Otra de las barreras destacadas a lo largo de las entrevistas es que el método de AlphaFold2 no funciona en todas las proteínas que podamos imaginar. Explica Fernández Pacios que, si la secuencia de la proteína que se está utilizando para el proceso biotecnológico no tiene suficiente relación con otras proteínas conocidas, bajan mucho las prestaciones de la herramienta. Según los creadores del método, la fiabilidad de la estructura predicha baja apreciablemente si la secuencia de la proteína estudiada no tiene al menos 30 secuencias con las cuales identificarse. “Hay mucho campo de mejora para rellenar esos huecos para las proteínas más raras porque en casi cualquier organismo pueden existir centenares”, asume. 

¿Y ahora qué?

¿Pero entonces de qué depende de que esta herramienta mejore? ¿Un día podremos tener una plataforma completa y cubrir todas esas lagunas? Los expertos aseguran que es uno de los retos que hay y que en cuestión de años veremos mucho cambio y mejora. Rafael Gozalbes, director general de ProtoQSAR, recuerda que cuando se empezaron a desarrollar los modelos computacionales parecía como si “con el ordenador se iban a descubrir nuevos fármacos y no necesitaríamos más a los laboratorios”. Pero no, el especialista insiste en que la computación es una herramienta adicional y que siempre necesitaremos de otras para completar el cóctel. “Nos permite hacer las cosas mejor y más rápido, eso sí”. 
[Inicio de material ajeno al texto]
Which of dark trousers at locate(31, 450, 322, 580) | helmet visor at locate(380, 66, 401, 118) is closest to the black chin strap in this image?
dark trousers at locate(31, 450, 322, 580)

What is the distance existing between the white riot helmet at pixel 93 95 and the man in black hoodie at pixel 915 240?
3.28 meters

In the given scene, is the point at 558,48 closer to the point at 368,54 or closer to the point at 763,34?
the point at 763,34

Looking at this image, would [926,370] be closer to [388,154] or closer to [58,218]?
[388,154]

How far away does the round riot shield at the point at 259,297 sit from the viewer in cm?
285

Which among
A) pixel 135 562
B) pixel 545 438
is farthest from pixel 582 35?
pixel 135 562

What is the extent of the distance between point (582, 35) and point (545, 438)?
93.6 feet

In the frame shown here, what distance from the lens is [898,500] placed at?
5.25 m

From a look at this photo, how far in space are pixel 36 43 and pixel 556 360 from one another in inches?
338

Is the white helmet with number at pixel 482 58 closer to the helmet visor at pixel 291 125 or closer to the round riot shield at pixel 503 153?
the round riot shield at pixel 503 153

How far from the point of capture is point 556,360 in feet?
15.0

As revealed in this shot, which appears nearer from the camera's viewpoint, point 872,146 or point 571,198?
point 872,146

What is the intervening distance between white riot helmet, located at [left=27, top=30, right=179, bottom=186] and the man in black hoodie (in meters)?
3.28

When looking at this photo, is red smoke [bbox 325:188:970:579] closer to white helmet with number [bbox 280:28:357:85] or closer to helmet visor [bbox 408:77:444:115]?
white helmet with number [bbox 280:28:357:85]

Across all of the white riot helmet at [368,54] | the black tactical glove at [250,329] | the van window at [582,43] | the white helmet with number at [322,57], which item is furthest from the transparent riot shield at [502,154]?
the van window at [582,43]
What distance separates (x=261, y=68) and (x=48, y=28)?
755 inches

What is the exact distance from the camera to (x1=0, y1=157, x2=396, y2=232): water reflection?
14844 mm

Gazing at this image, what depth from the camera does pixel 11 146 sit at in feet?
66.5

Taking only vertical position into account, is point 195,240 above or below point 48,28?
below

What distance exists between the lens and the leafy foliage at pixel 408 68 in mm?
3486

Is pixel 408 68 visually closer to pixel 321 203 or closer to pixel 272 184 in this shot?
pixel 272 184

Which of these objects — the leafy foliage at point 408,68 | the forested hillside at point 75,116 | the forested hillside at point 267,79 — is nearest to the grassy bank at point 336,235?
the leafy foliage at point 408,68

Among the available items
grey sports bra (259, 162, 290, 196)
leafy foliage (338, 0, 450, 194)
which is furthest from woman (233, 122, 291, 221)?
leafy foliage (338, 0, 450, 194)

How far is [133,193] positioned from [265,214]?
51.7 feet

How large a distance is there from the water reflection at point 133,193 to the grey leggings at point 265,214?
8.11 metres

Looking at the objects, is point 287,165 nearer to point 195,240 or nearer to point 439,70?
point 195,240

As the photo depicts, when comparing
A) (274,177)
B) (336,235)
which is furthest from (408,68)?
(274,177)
El director de desarrollo de negocio de la misma compañía, Simón Perera, insiste en que, para llegar a completarla y mejorarla sin depender de terceros, es necesario promocionar la innovación nacional y europea. “Necesitamos también ponernos al día de manera interna para no perder este salto cualitativo que estamos dando”, apuntala. 

En cualquier caso, todos los expertos consultados confían en que esta nueva herramienta que recorre la industria ‘biotech’ desde hace pocos meses viene a desbloquear todo un mundo hasta ahora inaccesible, tanto en la degradación de moléculas, de los plásticos, en protección de la flora, como en medicina, tratamientos contra el cáncer y descubrimiento de nuevos fármacos. 
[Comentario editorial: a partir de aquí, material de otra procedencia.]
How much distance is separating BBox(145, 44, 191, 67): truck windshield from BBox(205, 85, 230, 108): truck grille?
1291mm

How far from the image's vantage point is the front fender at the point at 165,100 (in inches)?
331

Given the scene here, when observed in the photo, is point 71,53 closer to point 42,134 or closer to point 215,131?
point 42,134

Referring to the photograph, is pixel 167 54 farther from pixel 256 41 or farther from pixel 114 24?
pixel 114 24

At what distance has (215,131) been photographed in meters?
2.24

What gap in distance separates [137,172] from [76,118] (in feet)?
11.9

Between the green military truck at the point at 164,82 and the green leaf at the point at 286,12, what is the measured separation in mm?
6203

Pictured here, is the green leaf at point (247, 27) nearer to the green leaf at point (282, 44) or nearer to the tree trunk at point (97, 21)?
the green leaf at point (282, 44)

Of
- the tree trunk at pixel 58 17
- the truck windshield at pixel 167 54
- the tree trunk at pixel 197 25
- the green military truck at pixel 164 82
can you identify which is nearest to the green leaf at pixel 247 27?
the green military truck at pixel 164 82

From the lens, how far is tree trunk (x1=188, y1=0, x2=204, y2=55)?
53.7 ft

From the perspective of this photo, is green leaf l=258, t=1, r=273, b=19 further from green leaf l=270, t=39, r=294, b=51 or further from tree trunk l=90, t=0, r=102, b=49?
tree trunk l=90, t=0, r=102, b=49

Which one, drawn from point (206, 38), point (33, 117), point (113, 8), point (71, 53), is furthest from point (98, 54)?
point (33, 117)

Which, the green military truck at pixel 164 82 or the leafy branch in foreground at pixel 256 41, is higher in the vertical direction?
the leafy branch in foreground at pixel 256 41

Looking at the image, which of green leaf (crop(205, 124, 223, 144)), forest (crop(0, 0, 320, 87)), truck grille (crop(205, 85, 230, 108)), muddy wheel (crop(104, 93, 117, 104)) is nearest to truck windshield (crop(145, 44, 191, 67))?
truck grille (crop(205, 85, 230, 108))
           —   ¿Estamos preparados en España para esta revolución? 

           —  “Tenemos personal muy bueno, pero no el suficiente. La industria tiene que ser consciente de que esta herramienta y la IA han venido para quedarse en todas nuestras actividades científicas y que vamos a necesitar personas expertas en esta materia”, concluye Pacios.